Going back to my man John Irving, who, while unquestionably brilliant, still kinda wrote the same book a bunch of times, this range in a new author is breathtaking. I am so excited for the next Moore book…and the next one…and the next one.

At this point, I should really talk a bit about this book, though. I mean, I am supposed to be reviewing it.

NEW YORK TIMES BESTSELLER • One juror changed the verdict. What if she was wrong? From the Academy Award–winning screenwriter of The Imitation Game and bestselling author of The Last Days of Night. . . .

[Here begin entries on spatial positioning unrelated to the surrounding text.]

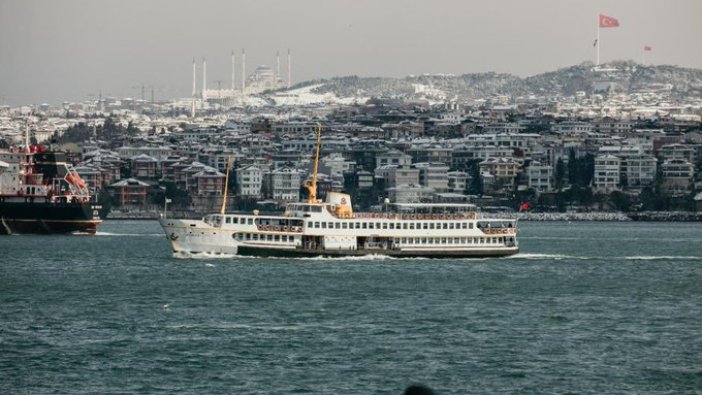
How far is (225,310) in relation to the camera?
34125mm

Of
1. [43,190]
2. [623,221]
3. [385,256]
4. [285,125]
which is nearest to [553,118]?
[285,125]

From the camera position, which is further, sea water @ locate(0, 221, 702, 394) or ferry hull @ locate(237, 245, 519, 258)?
ferry hull @ locate(237, 245, 519, 258)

An ID Book Club Selection • “Exhilarating . . . a fiendishly slippery game of cat-and-mouse suspense and a provocative, urgent inquiry into American justice (and injustice) in the twenty-first century.”—A. J. Finn, #1 New York Times bestselling author of The Woman in the Window

It’s the most sensational case of the decade. Fifteen-year-old Jessica Silver, heiress to a billion-dollar real estate fortune, vanishes on her way home from school, and her teacher, Bobby Nock, a twenty-five-year-old African American man, is the prime suspect. The subsequent trial taps straight into America’s most pressing preoccupations: race, class, sex, law enforcement, and the lurid sins of the rich and famous. It’s an open-and-shut case for the prosecution, and a quick conviction seems all but guaranteed—until Maya Seale, a young woman on the jury, convinced of Nock’s innocence, persuades the rest of the jurors to return the verdict of not guilty, a controversial decision that will change all their lives forever.

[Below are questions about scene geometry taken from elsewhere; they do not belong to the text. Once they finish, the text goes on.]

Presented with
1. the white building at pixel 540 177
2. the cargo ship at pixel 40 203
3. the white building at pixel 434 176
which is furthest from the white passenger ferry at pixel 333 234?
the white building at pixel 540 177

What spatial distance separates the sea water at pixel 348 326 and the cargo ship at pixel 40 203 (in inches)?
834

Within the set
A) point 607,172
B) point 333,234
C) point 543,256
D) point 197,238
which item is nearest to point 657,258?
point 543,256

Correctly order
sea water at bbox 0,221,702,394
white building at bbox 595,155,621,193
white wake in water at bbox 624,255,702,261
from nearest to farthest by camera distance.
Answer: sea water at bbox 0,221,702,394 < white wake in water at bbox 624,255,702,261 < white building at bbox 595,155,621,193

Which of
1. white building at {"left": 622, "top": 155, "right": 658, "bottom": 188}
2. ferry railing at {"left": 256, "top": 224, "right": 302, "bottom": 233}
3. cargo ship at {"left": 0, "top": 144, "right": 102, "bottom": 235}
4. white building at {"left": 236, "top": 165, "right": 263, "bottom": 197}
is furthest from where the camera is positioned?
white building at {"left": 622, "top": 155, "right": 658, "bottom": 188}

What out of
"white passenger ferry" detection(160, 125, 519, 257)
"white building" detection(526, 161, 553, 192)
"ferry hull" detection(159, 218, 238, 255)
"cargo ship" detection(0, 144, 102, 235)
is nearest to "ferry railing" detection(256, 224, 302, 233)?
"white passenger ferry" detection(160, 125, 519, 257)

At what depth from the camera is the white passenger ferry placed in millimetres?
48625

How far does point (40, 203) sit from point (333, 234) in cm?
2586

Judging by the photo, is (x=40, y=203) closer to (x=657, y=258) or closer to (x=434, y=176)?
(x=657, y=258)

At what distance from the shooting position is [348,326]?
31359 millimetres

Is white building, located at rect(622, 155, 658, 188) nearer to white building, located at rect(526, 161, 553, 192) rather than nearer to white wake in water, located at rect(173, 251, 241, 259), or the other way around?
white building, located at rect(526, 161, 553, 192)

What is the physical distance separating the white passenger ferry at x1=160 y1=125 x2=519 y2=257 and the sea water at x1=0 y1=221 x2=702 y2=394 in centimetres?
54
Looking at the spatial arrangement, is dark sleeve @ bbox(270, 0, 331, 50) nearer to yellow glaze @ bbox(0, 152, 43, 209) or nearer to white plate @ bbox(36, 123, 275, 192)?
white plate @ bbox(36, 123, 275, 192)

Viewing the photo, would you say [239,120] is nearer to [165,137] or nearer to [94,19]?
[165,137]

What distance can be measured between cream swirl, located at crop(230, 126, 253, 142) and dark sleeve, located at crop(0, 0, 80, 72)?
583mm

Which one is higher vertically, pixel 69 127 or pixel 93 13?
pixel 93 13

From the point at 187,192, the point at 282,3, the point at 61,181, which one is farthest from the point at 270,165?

Flash forward ten years. A true-crime docuseries reassembles the jury, with particular focus on Maya, now a defense attorney herself. When one of the jurors is found dead in Maya’s hotel room, all evidence points to her as the killer. Now, she must prove her own innocence—by getting to the bottom of a case that is far from closed.

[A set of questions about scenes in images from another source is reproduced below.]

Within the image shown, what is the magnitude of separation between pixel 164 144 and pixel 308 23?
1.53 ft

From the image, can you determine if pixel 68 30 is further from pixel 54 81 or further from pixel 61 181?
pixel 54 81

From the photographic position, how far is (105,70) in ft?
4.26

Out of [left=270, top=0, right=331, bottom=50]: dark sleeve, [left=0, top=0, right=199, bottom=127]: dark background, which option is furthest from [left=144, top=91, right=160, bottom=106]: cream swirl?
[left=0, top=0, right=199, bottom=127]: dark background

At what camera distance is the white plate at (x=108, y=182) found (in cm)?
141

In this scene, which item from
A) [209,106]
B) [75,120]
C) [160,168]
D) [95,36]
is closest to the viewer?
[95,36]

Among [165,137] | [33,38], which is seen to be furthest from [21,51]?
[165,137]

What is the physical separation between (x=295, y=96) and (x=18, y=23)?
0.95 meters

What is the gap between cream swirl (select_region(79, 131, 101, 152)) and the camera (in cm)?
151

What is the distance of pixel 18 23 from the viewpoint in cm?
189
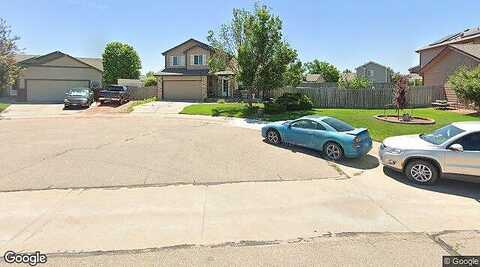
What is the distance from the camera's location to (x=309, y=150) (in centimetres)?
1220

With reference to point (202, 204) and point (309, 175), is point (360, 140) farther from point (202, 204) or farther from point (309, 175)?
point (202, 204)

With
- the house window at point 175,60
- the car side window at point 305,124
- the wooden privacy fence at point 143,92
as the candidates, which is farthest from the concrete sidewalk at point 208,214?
the house window at point 175,60

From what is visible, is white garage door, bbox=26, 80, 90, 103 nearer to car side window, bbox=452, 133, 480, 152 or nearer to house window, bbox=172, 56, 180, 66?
house window, bbox=172, 56, 180, 66

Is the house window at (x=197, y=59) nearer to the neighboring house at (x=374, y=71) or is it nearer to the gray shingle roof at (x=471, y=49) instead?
the gray shingle roof at (x=471, y=49)

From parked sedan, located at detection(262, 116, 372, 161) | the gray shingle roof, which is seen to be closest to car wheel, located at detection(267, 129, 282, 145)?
parked sedan, located at detection(262, 116, 372, 161)

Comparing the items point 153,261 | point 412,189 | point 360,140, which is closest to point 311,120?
point 360,140

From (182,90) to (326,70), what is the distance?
44190mm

As the present-day murder investigation weaves together with the story of what really happened during their deliberation, told by each of the jurors in turn, the secrets they have all been keeping threaten to come out—with drastic consequences for all involved.

We spend a lot of time with Maya as she works to convince the other jurors in the jury room of ten years ago, and also with her in the present-day as she investigates all of the jurors in an attempt to clear her own name. But the book isn’t Maya’s book alone. Every single juror gets their own chapter, as we see what their frame of mind was during the trial. We get to see the process that each of them went through to arrive at the eventually acquittal of Bobby Nock, and how so little of their journeys had much to do at all with the evidence.

It’s interesting that Graham Moore served on a jury for a murder trial while he was writing The Sherlockian. He has said that this book is not about THAT trial, but that his experience sitting on a two-week jury informed this book in ways that are, frankly, a little unsettling. How many people have been convicted or acquitted because of jury exhaustion? I can’t imagine what being sequestered for months would do to a person, how suggestible it might make one…and how badly the desire to see your family again might make just going along with the majority a very enticing proposition.

I also want to point out that Moore gives a lot of the credit for the success of this book to his late editor, Susan Kamil, who died just a few weeks after she finished editing the book. She was, apparently, brutal with Moore, sending him draft after draft with things like “BORING!” scrawled in the margins. I am a huge believer that editors are the unsung heroes of almost all good books (and that the lack of same leads us to bloated, thousand-page messes. Are you listening to me, Stephen King? Cause 11/22/1963 needed about three hundred fewer pages…)

So, having her contribution acknowledged so directly made my little kitten heart happy.

What else? The mystery is well-constructed, and the race to find out who actually killed Rick is well-paced, and full of red herrings. We don’t really know who did it until we do, and even then, there’s one more surprise in store. I’m pretty sure that I sat here with my mouth gaping open on that reveal.

So. Really, really good. Really good.

Awesome. Amazing. Loved it.
Mostly for language (52 f-bombs). There is some amount of out of frame sex, and one instance of an attempted rape.